··· Excerpt provided

'Cybersecurity is a team sport, but it could do with a glow up'

Lacework and AWS challenge outdated perceptions of cybersecurity and attract new talent

Penny Horwood
clock • 5 min read
Lacework CISO Barbie

Lacework CISO Barbie

As cyber threats change and diversify so must the cybersecurity workforce to counter those threats. A recent event held by Lacework and AWS highlighted the breadth of opportunity in cybersecurity and showcased some great role models – and CISO Barbie.

The perception that cybersecurity is an unwelcoming environment for women is widely held, damaging, and only partly true. Yes, women still constitute an unrepresentative minority of the cybersecurity workforce, but many women cybersecurity engineers and architects go to great lengths to recruit more women into the field by taking every opportunity to explain what a fascinating and varied career cyber can offer. So it was last week at an event held by AWS and cloud security platform Lacework offering advice to women on the possibilities of cyber, and advice on how to access the opportunities.

Lacework CMO, Meagen Eisenberg, talked to Computing about the success of the Lacework Secured by Women programme, which launched last year to help break some of the misconceptions putting women off cybersecurity, and to support and nurture the careers of women who have helped to lead the way.  

"We asked for nominations of women in a security role, and we selected five and paid for them to go the security conference of their choice - hotel, travel, registration, all of it."

Lacework received around 500 nominations, and hope for more with this years' programme. As Eisenberg says:

"We're always trying to think about how we can bring more women together into the CISO community."

······
··· Material provided

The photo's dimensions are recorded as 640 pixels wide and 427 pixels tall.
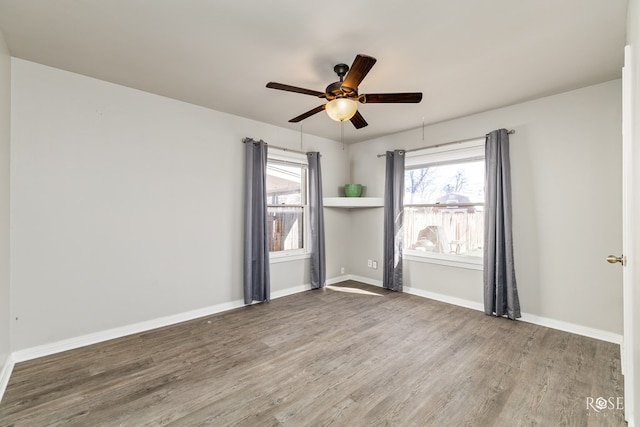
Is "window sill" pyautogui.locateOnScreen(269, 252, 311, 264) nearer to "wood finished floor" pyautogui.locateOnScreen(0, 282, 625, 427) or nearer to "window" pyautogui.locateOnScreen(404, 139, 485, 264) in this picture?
"wood finished floor" pyautogui.locateOnScreen(0, 282, 625, 427)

······

● Goal of the exercise:
Answer these questions from the article on women in cybersecurity:
(a) Which two organizations held the event the article describes?
(b) About how many nominations did Lacework receive for its Secured by Women programme?
(c) How many nominated women were selected, and what costs did Lacework cover for them?
The data comes from a separate source unrelated to the article.

● Exercise answer:
(a) AWS and Lacework.
(b) Around 500.
(c) Five women were selected. Lacework paid for them to attend the security conference of their choice, covering hotel, travel and registration.